▸ **Text section**
☆ ☆ ☆

UK manufacturing industry ends the year on the up

The UK manufacturing upturn continued as 2021 came to a close, data released on Tuesday showed.

According to the latest IHS Markit/CIPS UK Manufacturing PMI, manufacturing output, new orders and employment all rose in December. The release outlined how the manufacturing industry’s expansion would have been even stronger had it not been for continuing logistic disruptions and staff shortages.

Nevertheless, a slight easing in supply chain delays helped boost output volumes and reduce some of the heat from input price increases.

Upon final reading, the UK Manufacturing PMI for December stood at 57.9, little-changed from November’s three-month high of 58.1. The UK Manufacturing PMI has now remained above the neutral 50.0 mark for 19 months.


Factory worker grinding metal. Image courtesy of Shutterstock

Image courtesy of Shutterstock


Commenting on the latest survey results, Rob Dobson, Director at IHS Markit, said: “UK manufacturing production rose at the quickest pace in four months in December, supported by increased intakes of new work, efforts to reduce backlogs of work and higher employment. While the uptick in growth is a positive step, the upturn remains subdued compared to the middle of the year, as supply chain constraints and weak export performance constrained attempts to raise production further. Manufacturers indicated that logistic issues, Brexit difficulties and the possibility of further COVID restrictions (at home and overseas) had all hit export demand at the end of the year.

☆ ☆ ☆

▸ **Information given**
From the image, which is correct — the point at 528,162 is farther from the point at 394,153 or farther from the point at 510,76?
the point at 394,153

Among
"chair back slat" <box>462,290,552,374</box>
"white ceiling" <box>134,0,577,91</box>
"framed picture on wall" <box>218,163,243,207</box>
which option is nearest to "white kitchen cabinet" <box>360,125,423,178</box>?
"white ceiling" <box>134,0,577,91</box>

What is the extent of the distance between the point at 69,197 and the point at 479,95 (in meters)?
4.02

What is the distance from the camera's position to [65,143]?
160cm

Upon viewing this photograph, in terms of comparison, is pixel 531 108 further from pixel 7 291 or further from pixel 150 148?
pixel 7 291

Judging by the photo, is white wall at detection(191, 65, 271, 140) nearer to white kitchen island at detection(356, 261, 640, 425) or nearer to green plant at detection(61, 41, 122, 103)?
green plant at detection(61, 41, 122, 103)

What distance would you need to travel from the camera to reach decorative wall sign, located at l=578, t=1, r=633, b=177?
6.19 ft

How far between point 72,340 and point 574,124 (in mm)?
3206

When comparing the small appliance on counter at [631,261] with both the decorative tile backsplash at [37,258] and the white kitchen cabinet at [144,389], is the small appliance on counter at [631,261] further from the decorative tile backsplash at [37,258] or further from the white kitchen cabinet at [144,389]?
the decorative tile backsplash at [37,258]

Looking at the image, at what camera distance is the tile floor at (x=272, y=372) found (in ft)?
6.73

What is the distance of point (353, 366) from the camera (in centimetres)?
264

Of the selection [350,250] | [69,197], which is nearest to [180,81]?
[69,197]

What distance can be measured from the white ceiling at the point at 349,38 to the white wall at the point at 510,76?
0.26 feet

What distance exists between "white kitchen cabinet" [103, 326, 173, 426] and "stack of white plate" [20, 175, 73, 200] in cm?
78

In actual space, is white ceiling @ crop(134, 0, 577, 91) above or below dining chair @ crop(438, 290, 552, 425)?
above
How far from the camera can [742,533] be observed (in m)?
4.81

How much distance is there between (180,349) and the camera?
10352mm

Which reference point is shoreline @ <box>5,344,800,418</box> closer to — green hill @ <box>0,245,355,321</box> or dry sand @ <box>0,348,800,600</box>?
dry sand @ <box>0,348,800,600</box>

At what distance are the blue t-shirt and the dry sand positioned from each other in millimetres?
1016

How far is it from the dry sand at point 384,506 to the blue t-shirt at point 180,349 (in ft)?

☆ ☆ ☆

▸ **Task objective**
Proceed with the article on UK manufacturing in December 2021, continuing from its last sentence. You can leave the records aside; they play no part in what comes next.

▸ **Response to the task**
“Although supply chains remain severely stretched, there are at least signs that the situation is stabilising, with vendor delivery times lengthening to the weakest extent for a year in December. This helped take some of the heat out of input price increases, but cost inflation remained sufficiently steep to necessitate the sharpest rise in factory gate selling prices on record. With restrictions and Omicron cases both rising, the growth and inflation backdrops could change again in the early part of 2022.”

Duncan Brock, Group Director at the Chartered Institute of Procurement & Supply: “On the surface there wasn’t much of a change in the sector compared to last month but there was plenty to put manufacturers on edge about their prospects for the coming year.

“Purchasing by supply chain managers was at a fourmonth high as businesses tried to beat another near-record inflation rate for raw materials and ordered ahead of time in the hope of defeating future setbacks. Delay fears remained as supplier deliveries remained under pressure albeit to the least severe extent since December 2020. On the plus side, optimism remained positive as manufacturers were buoyed up by the strongest pipelines of new work driven by UK customers and employment levels rose for the twelfth consecutive month to meet demand.

“We can’t lose sight of the fact that the UK economy took a significant hit and new variants and potential lockdowns threaten to impede much needed progress but at least the sector ended the last quarter of 2021 on a surer footing.”